No pasó mucho tiempo antes de que el joven fuera el médico más famoso del mundo. «Sólo tiene que echar un vistazo al enfermo para saber si sanará o ha de morir», decían de él, y la gente le llamaba de aquí y de allá, le llevaba hasta los enfermos y le die­ron tanto oro, que pronto se hizo un hombre rico. Ahora bien, ocurrió que el rey se puso enfermo. Fue llamado el médico y preguntado si era posible la re­cuperación. Mas cuando llegó hasta el lecho, la Muer­te estaba colocada a los pies del enfermo, y no había ya yerba alguna que pudiera curarle. «Si por una vez pudiera oponerme a la Muerte con astucia», pensó el médico, «desde luego se enfadaría conmigo, pero como soy su ahijado, seguramente lo dejará pasar.
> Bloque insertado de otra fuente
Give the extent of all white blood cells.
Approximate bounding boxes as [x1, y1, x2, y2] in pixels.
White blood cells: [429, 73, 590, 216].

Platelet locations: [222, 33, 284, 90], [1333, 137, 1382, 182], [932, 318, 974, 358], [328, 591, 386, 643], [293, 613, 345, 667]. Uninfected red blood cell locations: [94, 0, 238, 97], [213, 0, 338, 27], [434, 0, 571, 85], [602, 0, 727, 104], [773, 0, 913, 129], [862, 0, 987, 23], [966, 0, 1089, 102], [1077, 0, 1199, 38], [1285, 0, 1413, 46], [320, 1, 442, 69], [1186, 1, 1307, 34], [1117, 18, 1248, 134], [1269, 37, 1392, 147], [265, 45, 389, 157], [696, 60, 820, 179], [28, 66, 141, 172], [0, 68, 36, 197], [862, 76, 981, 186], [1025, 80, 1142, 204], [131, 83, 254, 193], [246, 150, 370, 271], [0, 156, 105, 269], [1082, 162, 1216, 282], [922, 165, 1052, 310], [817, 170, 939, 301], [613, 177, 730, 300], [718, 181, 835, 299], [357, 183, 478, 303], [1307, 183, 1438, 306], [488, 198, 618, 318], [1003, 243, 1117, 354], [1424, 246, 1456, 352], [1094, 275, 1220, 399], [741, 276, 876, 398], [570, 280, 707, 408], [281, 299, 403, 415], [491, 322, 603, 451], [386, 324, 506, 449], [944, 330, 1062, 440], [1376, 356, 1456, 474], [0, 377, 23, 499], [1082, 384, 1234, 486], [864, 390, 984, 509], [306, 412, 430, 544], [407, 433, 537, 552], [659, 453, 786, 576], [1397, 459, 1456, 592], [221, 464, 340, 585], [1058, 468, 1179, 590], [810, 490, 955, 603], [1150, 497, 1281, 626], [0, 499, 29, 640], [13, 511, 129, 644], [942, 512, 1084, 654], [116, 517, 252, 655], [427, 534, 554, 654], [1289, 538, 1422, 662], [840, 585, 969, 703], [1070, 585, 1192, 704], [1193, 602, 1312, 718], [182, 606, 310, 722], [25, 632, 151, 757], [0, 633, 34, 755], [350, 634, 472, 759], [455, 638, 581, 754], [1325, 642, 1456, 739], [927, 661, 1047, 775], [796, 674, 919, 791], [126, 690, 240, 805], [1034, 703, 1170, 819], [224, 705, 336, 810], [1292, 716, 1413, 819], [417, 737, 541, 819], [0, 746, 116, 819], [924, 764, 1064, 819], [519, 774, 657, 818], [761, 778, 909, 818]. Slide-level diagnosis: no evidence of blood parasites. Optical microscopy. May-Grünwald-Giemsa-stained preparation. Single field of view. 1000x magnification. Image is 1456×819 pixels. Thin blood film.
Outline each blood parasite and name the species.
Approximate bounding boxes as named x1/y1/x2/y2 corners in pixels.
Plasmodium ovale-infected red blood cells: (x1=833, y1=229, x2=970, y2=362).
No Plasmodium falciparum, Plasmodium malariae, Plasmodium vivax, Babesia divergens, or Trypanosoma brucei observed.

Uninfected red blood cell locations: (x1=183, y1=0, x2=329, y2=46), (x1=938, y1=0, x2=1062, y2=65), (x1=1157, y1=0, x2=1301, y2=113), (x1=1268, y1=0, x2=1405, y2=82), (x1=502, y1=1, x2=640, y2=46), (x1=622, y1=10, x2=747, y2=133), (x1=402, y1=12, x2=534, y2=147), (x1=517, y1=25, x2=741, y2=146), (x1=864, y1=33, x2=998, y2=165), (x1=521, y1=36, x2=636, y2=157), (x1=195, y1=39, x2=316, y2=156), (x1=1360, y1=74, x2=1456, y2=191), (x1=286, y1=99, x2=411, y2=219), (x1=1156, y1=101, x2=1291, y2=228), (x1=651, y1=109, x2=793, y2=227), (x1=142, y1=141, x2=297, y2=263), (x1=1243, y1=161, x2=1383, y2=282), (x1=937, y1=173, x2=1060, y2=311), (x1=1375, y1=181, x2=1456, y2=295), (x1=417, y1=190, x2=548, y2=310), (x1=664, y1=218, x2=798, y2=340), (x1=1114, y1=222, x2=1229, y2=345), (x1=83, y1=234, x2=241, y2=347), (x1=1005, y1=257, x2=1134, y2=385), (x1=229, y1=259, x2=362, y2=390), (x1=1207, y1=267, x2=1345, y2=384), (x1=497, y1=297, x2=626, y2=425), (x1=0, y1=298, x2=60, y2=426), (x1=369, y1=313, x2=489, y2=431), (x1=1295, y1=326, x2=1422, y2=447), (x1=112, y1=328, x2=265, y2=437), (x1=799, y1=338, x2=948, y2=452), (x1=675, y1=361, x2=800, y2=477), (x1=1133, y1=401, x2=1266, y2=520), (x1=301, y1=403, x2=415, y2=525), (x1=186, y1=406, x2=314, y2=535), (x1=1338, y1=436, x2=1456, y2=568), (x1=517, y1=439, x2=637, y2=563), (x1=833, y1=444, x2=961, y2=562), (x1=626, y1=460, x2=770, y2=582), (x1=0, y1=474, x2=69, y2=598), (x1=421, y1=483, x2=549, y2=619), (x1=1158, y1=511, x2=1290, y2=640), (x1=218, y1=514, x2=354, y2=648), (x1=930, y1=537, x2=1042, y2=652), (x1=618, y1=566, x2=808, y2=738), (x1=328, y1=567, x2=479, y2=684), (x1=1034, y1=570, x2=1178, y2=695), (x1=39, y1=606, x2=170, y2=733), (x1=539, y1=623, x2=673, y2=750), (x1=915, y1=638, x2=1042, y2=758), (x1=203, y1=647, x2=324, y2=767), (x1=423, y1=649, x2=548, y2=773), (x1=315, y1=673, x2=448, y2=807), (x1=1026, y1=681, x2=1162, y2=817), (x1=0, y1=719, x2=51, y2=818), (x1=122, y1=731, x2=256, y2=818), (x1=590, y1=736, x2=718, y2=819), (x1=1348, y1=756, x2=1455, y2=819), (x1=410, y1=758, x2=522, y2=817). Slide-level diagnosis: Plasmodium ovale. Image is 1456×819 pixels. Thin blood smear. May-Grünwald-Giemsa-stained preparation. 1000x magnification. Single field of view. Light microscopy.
Voy a intentarlo». Agarró así al enfermo y lo colocó en sentido inverso, de tal suerte que la Muerte fue a parar a la cabecera de la cama. Entonces le dio a probar la yerba, y el médico comprobó cómo el rey se recuperaba y sanaba al poco tiempo. Fue la Muerte hacia el médico, con cara enfadada y lúgu­bre, y, amenazándole con el dedo, le dijo: «Me has tomado el pelo. Por esta vez no te lo tendré en cuenta, ya que eres mi ahijado, pero si te atreves a repetirlo, te jugarás el cuello, ya que te llevaré a ti mismo.»
Poco después, la hija del rey cayó gravemente en­ferma. Era su única hija, y el rey lloró día y noche, hasta que sus ojos se cegaron. Hizo saber que quien lograra salvarla, se convertiría en su esposo y here­daría la corona. El médico, cuando llegó al lecho de la enferma, vio que la Muerte estaba a sus pies. Debería haber recordado el aviso de su padrino, pero la gran belleza de la hija del rey, así como la dicha de convertirse en su esposo, le abrumaron de tal forma que desechó todo ulterior pensamiento. No vio cómo la Muerte le lanzaba miradas furiosas, cómo levanta­ba la mano en vilo y le amenazaba con el descarnado puño. Levantó a la enferma y colocó sus pies allí donde había estado la cabeza. Entonces le dio la yerba, y en el acto sus mejillas enrojecieron y la vida volvió a palpitar en ella.
La Muerte, al ver que por segunda vez le habían desprovisto de lo que era suyo, se dirigió con pasos apresurados a donde el médico estaba y le dijo: «Has acabado, ahora te toca a ti.» Le agarró con su mano, fría como el hielo, con tanta fuerza que no se pudo resistir, conduciéndole a una cueva subte­rránea. Allí vio cómo había miles y miles de velas ardiendo en una sucesión de filas infinita, unas gran­des, otras medianas, otras pequeñas. En cada momen­to había algunas que se apagaban, mientras que otras comenzaban a arder por primera vez, de tal suerte que las llamitas, envueltas en una constante trans­mutación, parecían brincar de un lado a otro. «Ves», dijo la Muerte, «estas velas son las vidas de los hom­bres. Las más grandes pertenecen a los niños, las medianas a esposos en los mejores años de sus vidas, las más pequeñas pertenecen a viejos. Mas también los niños y la gente joven tienen, en ocasiones, sólo una pequeña velita.» «Enséñame la vela de mi vida», dijo el médico, pensando que sería aún bastante gran­de. La Muerte señaló un pequeño cabo, que estaba a punto de consumirse y dijo: «Lo ves, ahí está.» «Ay, querido padrino», dijo, asustado, el médico, «encién­deme una nueva, hazlo por mí, para que pueda dis­frutar de mi vida, y sea rey y esposo de la hermosa hija del rey». «No puedo», respondió la Muerte, «primero tiene que apagarse una, antes de que se encienda otra». «Pon entonces la vieja en una nueva, para que siga ardiendo, cuando aquélla se acabe», su­plicó el médico. Hizo la Muerte como si fuera a cumplirle su deseo, cogiendo una vela larga y nueva. Mas como quería vengarse, se despistó a propósito en el traslado y el cabo se cayó para apagarse. In­mediatamente, el médico se derrumbó y había caído ya en manos de la Muerte.